Repeat exactly, please, the opening lines of the data below, through and including the line where "common name: steenbok" sits.

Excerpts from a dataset
______
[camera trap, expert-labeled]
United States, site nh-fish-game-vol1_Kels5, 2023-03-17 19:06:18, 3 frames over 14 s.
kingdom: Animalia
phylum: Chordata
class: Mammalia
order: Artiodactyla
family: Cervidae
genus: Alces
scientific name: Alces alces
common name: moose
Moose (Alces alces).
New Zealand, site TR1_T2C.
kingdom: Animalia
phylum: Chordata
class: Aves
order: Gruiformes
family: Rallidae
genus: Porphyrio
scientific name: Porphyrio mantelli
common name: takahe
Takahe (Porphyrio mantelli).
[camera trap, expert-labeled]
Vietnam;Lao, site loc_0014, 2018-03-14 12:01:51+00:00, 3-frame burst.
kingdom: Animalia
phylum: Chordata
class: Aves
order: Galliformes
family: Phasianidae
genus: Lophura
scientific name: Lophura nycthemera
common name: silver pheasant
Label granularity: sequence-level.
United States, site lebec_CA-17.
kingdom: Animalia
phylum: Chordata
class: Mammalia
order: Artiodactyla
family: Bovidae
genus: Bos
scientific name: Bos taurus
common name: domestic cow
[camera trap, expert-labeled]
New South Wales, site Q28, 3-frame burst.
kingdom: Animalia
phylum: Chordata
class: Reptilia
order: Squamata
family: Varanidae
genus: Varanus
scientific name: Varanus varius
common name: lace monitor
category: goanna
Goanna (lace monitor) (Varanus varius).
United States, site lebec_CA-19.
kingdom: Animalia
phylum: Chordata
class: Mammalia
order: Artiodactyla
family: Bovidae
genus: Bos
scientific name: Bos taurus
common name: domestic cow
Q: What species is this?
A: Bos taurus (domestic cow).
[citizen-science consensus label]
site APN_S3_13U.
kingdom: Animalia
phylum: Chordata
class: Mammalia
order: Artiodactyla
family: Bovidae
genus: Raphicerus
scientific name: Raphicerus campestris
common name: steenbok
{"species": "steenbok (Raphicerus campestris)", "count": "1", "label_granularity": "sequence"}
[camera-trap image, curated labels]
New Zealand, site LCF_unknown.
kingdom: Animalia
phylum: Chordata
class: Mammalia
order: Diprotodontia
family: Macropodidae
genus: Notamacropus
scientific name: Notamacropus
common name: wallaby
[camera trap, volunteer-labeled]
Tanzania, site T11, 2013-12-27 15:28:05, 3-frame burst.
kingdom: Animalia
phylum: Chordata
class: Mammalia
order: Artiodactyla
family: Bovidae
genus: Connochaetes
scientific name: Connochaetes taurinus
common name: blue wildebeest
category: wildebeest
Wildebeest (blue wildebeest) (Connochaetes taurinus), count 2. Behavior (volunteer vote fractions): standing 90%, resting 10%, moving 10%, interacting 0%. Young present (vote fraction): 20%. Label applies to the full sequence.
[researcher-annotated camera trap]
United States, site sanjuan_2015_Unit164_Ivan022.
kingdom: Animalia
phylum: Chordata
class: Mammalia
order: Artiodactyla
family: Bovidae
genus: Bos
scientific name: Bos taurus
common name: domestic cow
______
> **Expected answer**
[camera trap, expert-labeled]
United States, site nh-fish-game-vol1_Kels5, 2023-03-17 19:06:18, 3 frames over 14 s.
kingdom: Animalia
phylum: Chordata
class: Mammalia
order: Artiodactyla
family: Cervidae
genus: Alces
scientific name: Alces alces
common name: moose
Moose (Alces alces).
New Zealand, site TR1_T2C.
kingdom: Animalia
phylum: Chordata
class: Aves
order: Gruiformes
family: Rallidae
genus: Porphyrio
scientific name: Porphyrio mantelli
common name: takahe
Takahe (Porphyrio mantelli).
[camera trap, expert-labeled]
Vietnam;Lao, site loc_0014, 2018-03-14 12:01:51+00:00, 3-frame burst.
kingdom: Animalia
phylum: Chordata
class: Aves
order: Galliformes
family: Phasianidae
genus: Lophura
scientific name: Lophura nycthemera
common name: silver pheasant
Label granularity: sequence-level.
United States, site lebec_CA-17.
kingdom: Animalia
phylum: Chordata
class: Mammalia
order: Artiodactyla
family: Bovidae
genus: Bos
scientific name: Bos taurus
common name: domestic cow
[camera trap, expert-labeled]
New South Wales, site Q28, 3-frame burst.
kingdom: Animalia
phylum: Chordata
class: Reptilia
order: Squamata
family: Varanidae
genus: Varanus
scientific name: Varanus varius
common name: lace monitor
category: goanna
Goanna (lace monitor) (Varanus varius).
United States, site lebec_CA-19.
kingdom: Animalia
phylum: Chordata
class: Mammalia
order: Artiodactyla
family: Bovidae
genus: Bos
scientific name: Bos taurus
common name: domestic cow
Q: What species is this?
A: Bos taurus (domestic cow).
[citizen-science consensus label]
site APN_S3_13U.
kingdom: Animalia
phylum: Chordata
class: Mammalia
order: Artiodactyla
family: Bovidae
genus: Raphicerus
scientific name: Raphicerus campestris
common name: steenbok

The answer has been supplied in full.